L’affaire était pourtant très mal engagée : persécution scolaire à tous les niveaux qui finira par un non-lieu. Rien de surprenant. C’est un « classicos ». Nous sommes en France. Cet enfant aurait pu être une victime, un « Louis bis », comme tant d’autres. Il sera retiré du milieu scolaire sur avis médical et recevra ses cours par le CNED.
Cet enfant a comme passion : la messe et le chapelet, dont il rappelle souvent la récitation à son père qu’il fait dans une vieille chapelle de Saint Vincent de Paul. Après la messe et sa Communion qui l’a radicalement transformée, il prie le petit Enfant Jésus de Prague. Son autre passion c’est le sport et la Roumanie. Allez comprendre pourquoi. C’est ainsi.
La maison de cet enfant est celle du Bon Dieu. Sa mère musulmane et d’origine algérienne, ayant un Doctorat en islamologie et en langue arabe, diplômée en histoire de l’art (pour ne citer que l’essentiel) va le préparer pendant trois longues années et de longues heures au DNB (ancien BEPC).
Si la maman était donc appliquée à l’étude, le père pria pendant des années saint-Joseph de Copertino, le saint peu connu des étudiants dont le corps est intact plus de quatre siècles après sa mort (son entrée au ciel) et qui planait à cinq mètres de haut au moment de l’Elévation. Vous avez des films en noir et blanc sur internet. D’un point de vue humain, la cause était vraiment désespérée.

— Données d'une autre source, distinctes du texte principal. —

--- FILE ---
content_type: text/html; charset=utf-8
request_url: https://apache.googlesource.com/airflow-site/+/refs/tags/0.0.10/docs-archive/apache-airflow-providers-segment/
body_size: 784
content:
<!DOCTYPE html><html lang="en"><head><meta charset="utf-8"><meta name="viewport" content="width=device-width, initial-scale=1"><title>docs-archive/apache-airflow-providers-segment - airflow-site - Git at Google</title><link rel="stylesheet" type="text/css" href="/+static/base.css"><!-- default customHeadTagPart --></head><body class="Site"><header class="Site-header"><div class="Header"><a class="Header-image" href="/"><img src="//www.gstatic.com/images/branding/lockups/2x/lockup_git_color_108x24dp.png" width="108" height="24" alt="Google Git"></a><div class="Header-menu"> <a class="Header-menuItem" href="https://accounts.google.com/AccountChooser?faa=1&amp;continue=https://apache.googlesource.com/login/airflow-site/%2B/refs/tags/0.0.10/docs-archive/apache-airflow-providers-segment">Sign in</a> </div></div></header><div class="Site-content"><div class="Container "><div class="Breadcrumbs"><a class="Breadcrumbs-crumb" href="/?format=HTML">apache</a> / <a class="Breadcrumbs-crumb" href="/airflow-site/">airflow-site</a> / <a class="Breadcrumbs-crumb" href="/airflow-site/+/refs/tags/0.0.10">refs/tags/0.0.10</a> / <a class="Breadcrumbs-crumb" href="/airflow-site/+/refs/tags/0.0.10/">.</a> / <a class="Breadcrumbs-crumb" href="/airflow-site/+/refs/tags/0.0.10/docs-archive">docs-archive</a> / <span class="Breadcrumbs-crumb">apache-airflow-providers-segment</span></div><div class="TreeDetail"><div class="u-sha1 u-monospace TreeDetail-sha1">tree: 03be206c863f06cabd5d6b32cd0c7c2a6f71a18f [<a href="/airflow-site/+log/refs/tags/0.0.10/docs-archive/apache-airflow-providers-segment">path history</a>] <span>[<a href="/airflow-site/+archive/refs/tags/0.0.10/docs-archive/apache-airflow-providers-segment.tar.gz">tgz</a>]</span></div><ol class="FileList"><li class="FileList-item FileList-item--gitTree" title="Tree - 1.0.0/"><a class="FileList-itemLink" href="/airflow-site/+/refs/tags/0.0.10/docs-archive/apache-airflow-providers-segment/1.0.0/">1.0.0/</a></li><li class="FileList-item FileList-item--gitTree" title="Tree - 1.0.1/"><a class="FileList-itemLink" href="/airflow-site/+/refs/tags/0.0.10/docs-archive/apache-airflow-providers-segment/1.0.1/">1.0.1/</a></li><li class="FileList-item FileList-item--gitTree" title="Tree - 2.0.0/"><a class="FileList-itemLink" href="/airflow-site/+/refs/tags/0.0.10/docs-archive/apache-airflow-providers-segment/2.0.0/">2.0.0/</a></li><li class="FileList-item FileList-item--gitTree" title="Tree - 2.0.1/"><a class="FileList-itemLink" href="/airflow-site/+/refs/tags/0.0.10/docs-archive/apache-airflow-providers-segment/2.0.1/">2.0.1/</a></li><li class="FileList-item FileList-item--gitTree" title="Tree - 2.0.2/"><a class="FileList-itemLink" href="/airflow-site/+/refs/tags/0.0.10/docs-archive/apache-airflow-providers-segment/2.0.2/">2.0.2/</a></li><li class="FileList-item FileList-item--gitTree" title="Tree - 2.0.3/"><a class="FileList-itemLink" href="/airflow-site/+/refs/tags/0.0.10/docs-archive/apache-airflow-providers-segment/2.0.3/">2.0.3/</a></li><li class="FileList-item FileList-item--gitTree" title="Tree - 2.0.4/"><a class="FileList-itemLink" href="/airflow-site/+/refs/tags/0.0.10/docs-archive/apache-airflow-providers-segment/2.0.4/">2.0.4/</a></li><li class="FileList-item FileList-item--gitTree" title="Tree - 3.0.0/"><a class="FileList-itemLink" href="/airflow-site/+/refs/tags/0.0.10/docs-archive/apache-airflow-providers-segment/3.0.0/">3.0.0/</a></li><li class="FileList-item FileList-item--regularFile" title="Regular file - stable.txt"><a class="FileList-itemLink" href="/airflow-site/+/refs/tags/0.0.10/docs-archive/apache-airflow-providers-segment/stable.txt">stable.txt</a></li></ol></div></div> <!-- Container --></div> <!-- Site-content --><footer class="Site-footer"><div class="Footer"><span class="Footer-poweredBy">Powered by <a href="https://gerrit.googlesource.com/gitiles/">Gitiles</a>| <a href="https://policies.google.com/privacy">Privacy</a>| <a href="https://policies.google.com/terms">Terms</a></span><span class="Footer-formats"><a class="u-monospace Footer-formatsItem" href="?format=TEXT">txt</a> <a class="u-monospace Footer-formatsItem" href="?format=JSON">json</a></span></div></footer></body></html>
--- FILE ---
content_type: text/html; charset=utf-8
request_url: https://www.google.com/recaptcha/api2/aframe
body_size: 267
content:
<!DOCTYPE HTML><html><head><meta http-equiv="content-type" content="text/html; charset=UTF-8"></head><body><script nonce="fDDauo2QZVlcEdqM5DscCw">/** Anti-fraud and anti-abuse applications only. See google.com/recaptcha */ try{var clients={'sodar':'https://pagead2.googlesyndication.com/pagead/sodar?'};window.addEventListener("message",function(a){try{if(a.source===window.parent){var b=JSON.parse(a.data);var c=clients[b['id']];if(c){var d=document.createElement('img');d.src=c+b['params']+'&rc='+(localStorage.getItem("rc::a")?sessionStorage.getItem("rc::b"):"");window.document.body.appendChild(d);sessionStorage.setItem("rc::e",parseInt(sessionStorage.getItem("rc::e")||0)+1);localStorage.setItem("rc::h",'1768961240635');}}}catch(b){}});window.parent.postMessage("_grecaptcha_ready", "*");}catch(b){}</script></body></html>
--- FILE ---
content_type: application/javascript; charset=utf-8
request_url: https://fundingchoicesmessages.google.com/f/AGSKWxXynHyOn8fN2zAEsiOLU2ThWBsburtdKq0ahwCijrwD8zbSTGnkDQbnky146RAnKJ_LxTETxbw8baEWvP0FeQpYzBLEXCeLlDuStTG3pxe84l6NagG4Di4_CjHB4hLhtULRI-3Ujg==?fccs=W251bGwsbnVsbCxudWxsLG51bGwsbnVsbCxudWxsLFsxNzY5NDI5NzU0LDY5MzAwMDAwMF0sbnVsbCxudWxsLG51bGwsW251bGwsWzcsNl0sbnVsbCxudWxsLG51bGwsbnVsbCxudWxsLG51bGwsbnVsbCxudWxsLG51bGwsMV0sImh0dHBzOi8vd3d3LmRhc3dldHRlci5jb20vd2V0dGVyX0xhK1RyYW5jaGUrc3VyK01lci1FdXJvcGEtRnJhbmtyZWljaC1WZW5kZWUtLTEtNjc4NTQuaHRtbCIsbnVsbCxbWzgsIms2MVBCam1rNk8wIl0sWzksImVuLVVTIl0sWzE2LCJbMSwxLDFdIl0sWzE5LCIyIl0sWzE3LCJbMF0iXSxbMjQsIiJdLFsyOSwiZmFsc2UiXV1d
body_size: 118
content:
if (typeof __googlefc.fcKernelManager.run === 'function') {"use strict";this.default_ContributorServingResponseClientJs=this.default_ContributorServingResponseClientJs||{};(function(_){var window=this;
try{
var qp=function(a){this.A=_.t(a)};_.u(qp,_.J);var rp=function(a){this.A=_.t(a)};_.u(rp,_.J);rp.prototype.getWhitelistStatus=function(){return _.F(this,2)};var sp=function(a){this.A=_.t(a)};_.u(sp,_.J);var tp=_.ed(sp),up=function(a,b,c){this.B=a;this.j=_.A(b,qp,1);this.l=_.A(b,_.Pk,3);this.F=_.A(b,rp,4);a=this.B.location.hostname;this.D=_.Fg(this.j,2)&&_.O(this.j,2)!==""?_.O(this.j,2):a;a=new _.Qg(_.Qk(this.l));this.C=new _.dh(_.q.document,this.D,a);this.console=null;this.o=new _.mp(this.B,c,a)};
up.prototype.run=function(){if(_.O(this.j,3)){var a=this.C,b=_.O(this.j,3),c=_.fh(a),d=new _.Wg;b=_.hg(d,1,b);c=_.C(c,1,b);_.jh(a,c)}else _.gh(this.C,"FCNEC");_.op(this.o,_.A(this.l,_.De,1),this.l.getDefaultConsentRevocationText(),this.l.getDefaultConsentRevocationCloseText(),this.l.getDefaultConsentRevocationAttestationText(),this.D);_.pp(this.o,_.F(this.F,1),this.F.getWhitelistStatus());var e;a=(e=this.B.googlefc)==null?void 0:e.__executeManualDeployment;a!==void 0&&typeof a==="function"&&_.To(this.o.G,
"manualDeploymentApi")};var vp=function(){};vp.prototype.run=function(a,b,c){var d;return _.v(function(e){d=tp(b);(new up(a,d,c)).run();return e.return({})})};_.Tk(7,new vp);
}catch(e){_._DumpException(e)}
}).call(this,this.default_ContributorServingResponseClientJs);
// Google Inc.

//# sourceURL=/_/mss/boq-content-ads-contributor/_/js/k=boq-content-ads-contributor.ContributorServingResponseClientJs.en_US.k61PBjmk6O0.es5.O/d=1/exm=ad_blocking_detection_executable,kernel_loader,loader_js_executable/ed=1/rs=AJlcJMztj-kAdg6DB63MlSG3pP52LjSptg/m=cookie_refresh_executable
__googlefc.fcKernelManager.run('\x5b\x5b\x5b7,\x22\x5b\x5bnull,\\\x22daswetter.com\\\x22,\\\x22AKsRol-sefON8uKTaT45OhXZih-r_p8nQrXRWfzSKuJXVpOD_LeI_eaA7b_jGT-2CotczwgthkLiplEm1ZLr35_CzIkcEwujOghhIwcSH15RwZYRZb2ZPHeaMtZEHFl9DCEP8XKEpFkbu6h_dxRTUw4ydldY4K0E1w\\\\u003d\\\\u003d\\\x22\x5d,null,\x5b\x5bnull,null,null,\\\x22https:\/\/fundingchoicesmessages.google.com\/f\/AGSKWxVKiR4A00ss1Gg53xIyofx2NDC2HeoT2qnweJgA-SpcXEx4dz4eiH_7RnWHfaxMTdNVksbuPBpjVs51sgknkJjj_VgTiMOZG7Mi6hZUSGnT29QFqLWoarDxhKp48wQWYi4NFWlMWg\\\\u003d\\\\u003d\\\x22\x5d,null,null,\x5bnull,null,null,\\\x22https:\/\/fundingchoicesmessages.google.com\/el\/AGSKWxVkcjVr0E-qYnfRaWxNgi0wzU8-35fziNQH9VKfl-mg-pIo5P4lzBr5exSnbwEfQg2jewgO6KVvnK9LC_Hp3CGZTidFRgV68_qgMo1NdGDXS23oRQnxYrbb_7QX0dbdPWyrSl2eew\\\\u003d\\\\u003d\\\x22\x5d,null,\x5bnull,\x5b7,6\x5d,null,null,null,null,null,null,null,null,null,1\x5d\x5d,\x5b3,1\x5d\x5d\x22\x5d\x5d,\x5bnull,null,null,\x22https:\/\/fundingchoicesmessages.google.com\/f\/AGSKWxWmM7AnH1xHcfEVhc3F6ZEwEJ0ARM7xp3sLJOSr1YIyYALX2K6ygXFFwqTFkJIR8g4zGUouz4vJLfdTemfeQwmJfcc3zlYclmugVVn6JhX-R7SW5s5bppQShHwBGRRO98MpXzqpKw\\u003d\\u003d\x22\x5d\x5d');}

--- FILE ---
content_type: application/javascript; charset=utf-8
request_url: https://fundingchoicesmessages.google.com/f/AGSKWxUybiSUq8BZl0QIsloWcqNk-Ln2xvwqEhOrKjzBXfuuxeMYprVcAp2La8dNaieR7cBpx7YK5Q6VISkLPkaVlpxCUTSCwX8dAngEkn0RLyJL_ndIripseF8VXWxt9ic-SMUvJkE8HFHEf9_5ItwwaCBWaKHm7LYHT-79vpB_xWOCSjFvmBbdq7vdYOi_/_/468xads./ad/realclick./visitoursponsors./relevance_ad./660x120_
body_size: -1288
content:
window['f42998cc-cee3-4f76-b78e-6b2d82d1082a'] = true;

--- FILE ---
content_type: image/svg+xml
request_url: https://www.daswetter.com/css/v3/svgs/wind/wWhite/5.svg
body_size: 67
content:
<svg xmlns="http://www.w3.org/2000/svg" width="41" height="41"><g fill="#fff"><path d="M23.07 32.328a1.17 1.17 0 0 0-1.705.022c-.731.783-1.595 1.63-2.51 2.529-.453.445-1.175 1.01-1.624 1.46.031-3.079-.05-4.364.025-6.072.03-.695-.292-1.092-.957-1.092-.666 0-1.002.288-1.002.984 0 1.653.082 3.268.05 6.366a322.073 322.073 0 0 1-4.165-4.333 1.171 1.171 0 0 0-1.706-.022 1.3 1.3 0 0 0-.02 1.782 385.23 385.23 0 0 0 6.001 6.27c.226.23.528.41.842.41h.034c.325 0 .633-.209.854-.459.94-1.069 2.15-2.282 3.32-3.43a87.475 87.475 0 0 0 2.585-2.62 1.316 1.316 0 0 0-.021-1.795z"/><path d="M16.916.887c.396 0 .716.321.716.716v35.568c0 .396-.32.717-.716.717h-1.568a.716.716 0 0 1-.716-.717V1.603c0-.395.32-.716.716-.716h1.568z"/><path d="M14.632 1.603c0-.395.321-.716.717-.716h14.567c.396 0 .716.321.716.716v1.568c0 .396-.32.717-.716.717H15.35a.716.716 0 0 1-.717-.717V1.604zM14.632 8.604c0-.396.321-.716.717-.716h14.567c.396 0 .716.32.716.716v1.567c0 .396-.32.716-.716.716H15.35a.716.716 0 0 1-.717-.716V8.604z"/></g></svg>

Le père s’exclamait souvent : « S’il réussit, ce sera vraiment un miracle ! »
Le fait est que ce jeune garçon de 16 ans vient de réussir avec mention son BEPC, effleurant d’un point la mention « bien » et sortant avec un 20/20 de l’épreuve d’oral. Et, pourtant quand il avait 4 ans, un pédo-psy, qui décèdera quelques mois seulement après son diagnostic « lumineux », avait mentionné qu’il ne pourrait jamais être scolarisé, car soi-disant trop déficient !
Ne baissez jamais les bras. Les miracles existent.